On Friday, January 14, 2022, approximately 300 students joined a walkout and marched to CPS headquarters in Downtown Chicago. The student walkout was coordinated by the Chicago Public School’s Radical Youth Alliance (Chi-RADS) in response to the school district’s return to in-person teaching amidst the Omicron variant case surge, according to their public declaration.
Chi-RADS was established in a matter of days by student organizers in Chicago Public Schools. As a democratic organization, every school involved in the walkout had one delegate coordinating with Chi-RADS.
Co-founder Catlyn Savado asserts that the Chi-RADS was able to organize the student walkout so quickly because it represents the broader concerns of Black and brown students. According to Savado, Chi-RADS seeks to reimagine education beyond merely offering a better response to the pandemic. Their demands include greater access to Electronic Benefit Transfer (EBT) cards for food security, food deserts in Black communities, free CTA transportation for all students, and free access to WIFI.
“It’s not only about COVID safety, or students’ physical health, but also students’ mental, spiritual, and structural health. It’s about making sure that we are investing into the infrastructures that are now leaking out. This is why we’re seeing what we’re seeing, because our infrastructure was not built to maintain crisis after crisis. And worse, it produces crisis after crisis…All of these things that go beyond the pandemic. All of these things that go beyond our physical health. But they also apply to structural health, to creating a sustainable infrastructure and sustainable communities and sustainable schools.”
When asked what an ideal classroom might look like, Savado zoomed out to start by considering the question from a historical perspective.
“We know, based on history, that our ancestors were seen as three-fifths of a human. So just imagine hundreds years later when you have the descendants of those folks sitting within our classrooms. And they are still treated as such. So acknowledgement of everyone’s humanity, everyone’s brains, everyone’s heart, everyone’s souls is just the number one key to how we build infrastructure and how the infrastructure of our classrooms should look.”
Reflecting on how modern school programs are structured, Savado also drew comparisons to organizing and work.

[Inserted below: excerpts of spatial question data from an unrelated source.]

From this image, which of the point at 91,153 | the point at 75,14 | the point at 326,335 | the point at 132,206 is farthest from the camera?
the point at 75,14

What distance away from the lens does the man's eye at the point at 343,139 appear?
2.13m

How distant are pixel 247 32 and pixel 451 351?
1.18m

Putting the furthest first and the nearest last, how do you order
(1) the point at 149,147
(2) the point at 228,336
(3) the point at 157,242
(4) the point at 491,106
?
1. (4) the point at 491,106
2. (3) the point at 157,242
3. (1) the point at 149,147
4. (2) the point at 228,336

“Classrooms should not be ‘learn, learn, learn,’ the way that organizing is not ‘fight, fight, fight’. You build relationships, you build human connections. Education is not an environment where you sit kids in the classroom for 55 minutes and they’re supposed to ‘work, work, work’. …We are so caught up in the idea of ‘work, work, work, fight, fight, fight’, instead of building. Instead of learning, instead of being nourished we are constantly at work, you’re constantly at fight, and you constantly battle.”

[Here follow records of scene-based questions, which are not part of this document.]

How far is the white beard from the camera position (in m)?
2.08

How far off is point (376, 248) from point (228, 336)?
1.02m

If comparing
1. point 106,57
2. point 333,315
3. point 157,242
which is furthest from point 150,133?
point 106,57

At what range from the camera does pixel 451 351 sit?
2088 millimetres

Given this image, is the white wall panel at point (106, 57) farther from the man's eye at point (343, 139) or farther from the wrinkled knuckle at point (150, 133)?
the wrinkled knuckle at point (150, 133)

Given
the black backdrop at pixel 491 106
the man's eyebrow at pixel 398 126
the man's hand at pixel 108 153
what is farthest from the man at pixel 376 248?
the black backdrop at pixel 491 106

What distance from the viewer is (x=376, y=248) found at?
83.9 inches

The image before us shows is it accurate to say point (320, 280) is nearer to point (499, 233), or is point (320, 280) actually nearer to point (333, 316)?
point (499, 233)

Savado criticized the school system for replicating our capitalist system down to its org chart.
“We have the CEO and the mayor who sit at the top, you have the school administrators, and then you have the teachers who are the workers. And then you have the students, right. And if we’re talking about the teachers being workers, then the students are what is being produced…But this is not a factory. Why do we need a CEO? What’s giving the company its money is the production, and so that’s why they were so big on getting us back into the classroom, right? They wanted their money, they weren’t getting any money on remote learning. In fact, they had to give out the money on the EBT cards, the computers…I think that that’s why it’s so important that students are doing this because we are the production.”
An accomplished organizer at age 14, Savado wishes that they could spend their time spending time with friends instead of fighting for liberation. They are quick to offer their thoughts on baking, stuffed animals, and their favorite color.
“Yellow, I love yellow. Yellow reminds me of sunshine, and rainbows, and unicorns.”
In contrast to many progressive organizations which have designated spaces for youth involvement, Chi-RADS is a genuinely student-led organization which centers the importance of childhood and the insight of young people into their own oppression. Savado urges adult organizers to check in on Chi-RADS, as student organizers are engaged in the same struggle as they are, all while dealing with the challenges of growing up under capitalism.
“We don’t leave our humanity at the door of a school. We feel things. We see things, we hear things and we have emotions, and we have a whole world that belongs to us. We don’t just want certain parts of the city. That’s not fair. We don’t just belong to Englewood, and out west, and Washington Heights, and all these other neighborhoods. We belong all across the city. This is our city too. And I think that, that’s something that we’re going to be acknowledging at the action today. Downtown is as much our territory. Ain’t no territories no more. Richard Daley ain’t in office no more. I could be in Lincoln Park, if I wanted. I could be in Albany Park. I could be in Brownsville. I could be in Little Village. No matter where I’m at, this my hood, this my city, and this is my community.”